Cuvée Bru is a white wine/beer hybrid, made with grapes from BC’s Therapy Vineyards. This is not an entirely new style to North America: think Dogfish Head Noble Rot or Evil Twin Disco. In fact, stop thinking and just drink those two beers. They’re both great.

Cuvée Bru is not great. In fact, it tastes like a mild english ale with white grape juice dumped in it. You get some of the aspects of each ingredient, but when you think about what a beer like this could be, nay should be, you can’t help but be disappointed.

Check in: Cuvée Bru

Where does all this leave me? To be honest, I’m not sure. All these beers sound great on paper, but frankly suck in execution. Are they being crafted by someone vaguely familiar with the craft beer scene but produced by an incompetent production team? Is the Big Rock brewing department so locked into their Traditional and Grasshopper ways that they have forgotten how to brew real beer? Maybe.

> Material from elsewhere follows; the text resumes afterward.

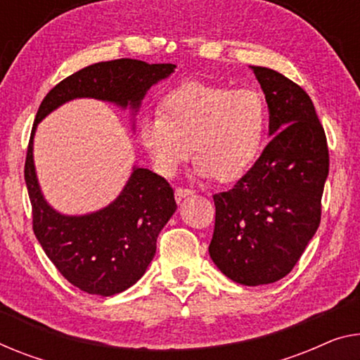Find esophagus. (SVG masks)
<instances>
[{"mask_svg": "<svg viewBox=\"0 0 360 360\" xmlns=\"http://www.w3.org/2000/svg\"><path fill=\"white\" fill-rule=\"evenodd\" d=\"M192 194H194V191H192V189H184V187H178V189H176V192H174V197H176V200L181 202L182 198L189 197Z\"/></svg>", "mask_w": 360, "mask_h": 360, "instance_id": "obj_1", "label": "esophagus"}]
</instances>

Maybe Big Rock Marketing has decided that all beer, even craft beer, is all about image and that actual quality simply doesn’t matter. I can’t say for sure, although I’d bet it’s a combination of all of the above.

What I can say, though, is that–on the surface–they are at least attempting to produce interesting beer. Sure, they’re failing horribly, but trying has to be better than not trying; practise makes perfect, after all, the trick is to not give up when you can’t sell out even your modest limited runs.


However, like most things in life, you only get a few chances to practise before you horribly maim yourself in a tragic chainsaw accident.

Marketing Materials in Full

~ Hibernation Strong Ale ~

Presser: Hibernation Strong Ale contains a unique blend of juniper berries, elderberries and fresh wild strawberries to produce a nectarous blend which is punctuated with the woodsy swoon of birch bark and the contemplative essence of dandelion root. While you forage through the flavours you may also detect hints of maple sugar, rose petals and the comforting warmth of honey.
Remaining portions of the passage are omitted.